Member of the Provincial Assembly of the Punjab

Personal details
- Born: 30 November 1973 (age 52)
- Party: PMLN (1998-present)

= Chaudhry Akhtar Abbas Bosal =

Pakistani politician

Chaudhry Akhtar Abbas is a Pakistani politician who is a Member of the Provincial Assembly of the Punjab from the constituency PP-43(Malakwal), and has previously remained a member of the Punjab assembly from August 2013 to May 2018.

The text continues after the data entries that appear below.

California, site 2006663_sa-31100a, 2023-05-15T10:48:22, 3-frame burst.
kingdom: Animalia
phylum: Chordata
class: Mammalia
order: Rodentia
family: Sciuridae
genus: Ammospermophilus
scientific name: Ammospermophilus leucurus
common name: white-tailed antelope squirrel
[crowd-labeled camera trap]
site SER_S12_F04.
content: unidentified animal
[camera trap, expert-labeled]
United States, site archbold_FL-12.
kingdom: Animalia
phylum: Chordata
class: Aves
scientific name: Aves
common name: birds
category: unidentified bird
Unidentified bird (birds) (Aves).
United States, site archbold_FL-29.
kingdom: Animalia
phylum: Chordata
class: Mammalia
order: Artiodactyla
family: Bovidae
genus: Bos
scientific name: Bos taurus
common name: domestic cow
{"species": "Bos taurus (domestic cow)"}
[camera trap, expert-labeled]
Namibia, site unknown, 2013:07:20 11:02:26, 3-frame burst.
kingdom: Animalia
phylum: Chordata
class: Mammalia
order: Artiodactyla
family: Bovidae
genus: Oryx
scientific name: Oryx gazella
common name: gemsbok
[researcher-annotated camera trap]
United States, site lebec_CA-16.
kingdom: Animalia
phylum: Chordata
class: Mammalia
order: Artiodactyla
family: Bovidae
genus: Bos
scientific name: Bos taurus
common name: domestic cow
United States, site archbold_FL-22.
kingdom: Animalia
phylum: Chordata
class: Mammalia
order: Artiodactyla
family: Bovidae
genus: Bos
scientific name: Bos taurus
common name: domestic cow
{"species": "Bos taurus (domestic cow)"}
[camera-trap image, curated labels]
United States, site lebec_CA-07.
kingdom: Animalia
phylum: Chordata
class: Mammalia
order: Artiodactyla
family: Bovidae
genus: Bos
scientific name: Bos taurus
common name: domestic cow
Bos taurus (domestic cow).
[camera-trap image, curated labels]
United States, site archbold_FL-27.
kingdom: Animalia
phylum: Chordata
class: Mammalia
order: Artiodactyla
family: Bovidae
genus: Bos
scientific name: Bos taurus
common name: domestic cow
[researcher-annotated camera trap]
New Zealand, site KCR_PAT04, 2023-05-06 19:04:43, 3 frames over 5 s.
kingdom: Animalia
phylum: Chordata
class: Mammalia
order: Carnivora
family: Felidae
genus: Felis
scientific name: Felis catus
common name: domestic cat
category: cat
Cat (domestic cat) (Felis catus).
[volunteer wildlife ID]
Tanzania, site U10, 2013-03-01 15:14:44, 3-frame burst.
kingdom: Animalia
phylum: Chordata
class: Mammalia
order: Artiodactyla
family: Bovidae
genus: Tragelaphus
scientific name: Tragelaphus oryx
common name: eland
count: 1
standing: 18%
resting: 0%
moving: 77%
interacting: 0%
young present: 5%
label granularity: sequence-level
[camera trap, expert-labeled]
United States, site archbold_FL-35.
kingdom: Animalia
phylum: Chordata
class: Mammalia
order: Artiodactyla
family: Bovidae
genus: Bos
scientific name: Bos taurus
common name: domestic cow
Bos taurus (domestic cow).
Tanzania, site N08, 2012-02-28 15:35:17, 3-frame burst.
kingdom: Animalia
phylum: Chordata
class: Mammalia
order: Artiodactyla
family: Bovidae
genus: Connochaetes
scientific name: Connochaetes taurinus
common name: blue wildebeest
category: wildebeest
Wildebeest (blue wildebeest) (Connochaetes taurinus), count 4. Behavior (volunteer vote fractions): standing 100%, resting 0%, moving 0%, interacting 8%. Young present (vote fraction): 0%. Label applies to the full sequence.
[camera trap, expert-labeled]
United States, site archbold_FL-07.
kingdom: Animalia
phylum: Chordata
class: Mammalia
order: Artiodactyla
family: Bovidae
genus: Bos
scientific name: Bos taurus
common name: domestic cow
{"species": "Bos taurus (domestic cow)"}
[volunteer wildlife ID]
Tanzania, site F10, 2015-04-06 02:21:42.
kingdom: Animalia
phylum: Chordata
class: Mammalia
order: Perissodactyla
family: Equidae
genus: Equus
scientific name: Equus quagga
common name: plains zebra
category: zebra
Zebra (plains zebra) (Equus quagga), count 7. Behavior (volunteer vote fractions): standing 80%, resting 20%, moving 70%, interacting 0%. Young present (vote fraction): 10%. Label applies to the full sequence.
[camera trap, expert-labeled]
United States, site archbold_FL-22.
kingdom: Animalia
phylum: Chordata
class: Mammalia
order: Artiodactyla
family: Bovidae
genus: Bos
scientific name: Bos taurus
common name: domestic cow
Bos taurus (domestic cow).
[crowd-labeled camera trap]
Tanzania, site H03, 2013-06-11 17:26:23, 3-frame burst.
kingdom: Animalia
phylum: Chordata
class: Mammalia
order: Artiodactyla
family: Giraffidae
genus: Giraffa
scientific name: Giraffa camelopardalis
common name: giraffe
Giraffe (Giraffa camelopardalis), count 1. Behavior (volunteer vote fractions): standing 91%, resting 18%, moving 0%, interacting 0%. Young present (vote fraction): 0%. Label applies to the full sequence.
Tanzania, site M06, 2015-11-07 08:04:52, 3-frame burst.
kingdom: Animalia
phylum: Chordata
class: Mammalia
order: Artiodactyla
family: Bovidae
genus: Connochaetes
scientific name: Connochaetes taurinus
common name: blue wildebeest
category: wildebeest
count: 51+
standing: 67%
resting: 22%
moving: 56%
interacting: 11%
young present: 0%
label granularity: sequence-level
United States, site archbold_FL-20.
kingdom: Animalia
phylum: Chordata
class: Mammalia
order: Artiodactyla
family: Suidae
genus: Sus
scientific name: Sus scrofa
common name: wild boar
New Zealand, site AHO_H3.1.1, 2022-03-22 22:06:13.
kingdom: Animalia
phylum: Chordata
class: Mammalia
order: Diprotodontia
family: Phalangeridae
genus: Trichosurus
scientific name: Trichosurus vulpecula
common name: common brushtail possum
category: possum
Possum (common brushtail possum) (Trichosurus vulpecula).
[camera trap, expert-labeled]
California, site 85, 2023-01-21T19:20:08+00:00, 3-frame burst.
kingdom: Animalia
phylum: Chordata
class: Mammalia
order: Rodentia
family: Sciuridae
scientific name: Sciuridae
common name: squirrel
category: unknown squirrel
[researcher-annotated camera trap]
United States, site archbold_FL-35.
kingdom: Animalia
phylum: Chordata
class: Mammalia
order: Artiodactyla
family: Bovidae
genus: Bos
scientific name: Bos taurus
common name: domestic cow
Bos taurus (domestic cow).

==Early life and Family ==
He was born on 30 November 1973 into a landlord Jatt family known as king of the bar.
He hails from Tibba Chaudhry Manak Bosal, Mandi Bahauddin. He belongs to a political family. His maternal grandfather Chaudhry Jahan Khan Bosal was elected as Member of Punjab Legislative Assembly in 1946 elections from Gujrat. His paternal grandfather Chaudhry Manak Khan Bosal, in whose name Akhtar’s ancestral village has been named, remained a Member of Sixth Legislator of Provincial Assembly of West Pakistan (1956-1969). His Father Muhammad Nawaz Bosal remained a member of National Assembly of Pakistan for two terms, 1985 to 1988, and 1990 to 1993. He was also elected as a member of provincial assembly of Punjab in 1977. His uncle Muhammad Iqbal Bosal was elected as Member National Assembly of Pakistan from Mandi Bahauddin by defeating Nazar Muhammad Gondal in 1997 general elections.
His cousin Imdad Ullah Bosal, son of Ch Muhammad Iqbal Bosal is a Pakistani civil servant who serves in BPS-22 grade as Secretary Finance Division. He was the Chief Secretary, Government of Khyber Pakhtunkhwa from February 2023 to March 2023. He belongs to the Pakistan Administrative Service.
His cousin Chaudhry Nasir Iqbal Bosal is currently a Member National Assembly of Pakistan from Mandi Bahauddin, and remained MNA for two terms, 2013 to 2018, and 2018 to 2023.

==Political career==
He was elected to the Provincial Assembly of the Punjab as a candidate of Pakistan Muslim League (Nawaz) from Constituency PP-118 (Mandi Bahauddin-III) in by-polls held in August 2013.

He is currently a member of the provincial assembly of Punjab from the constituency PP-43 Malakwal, Mandibhauddin.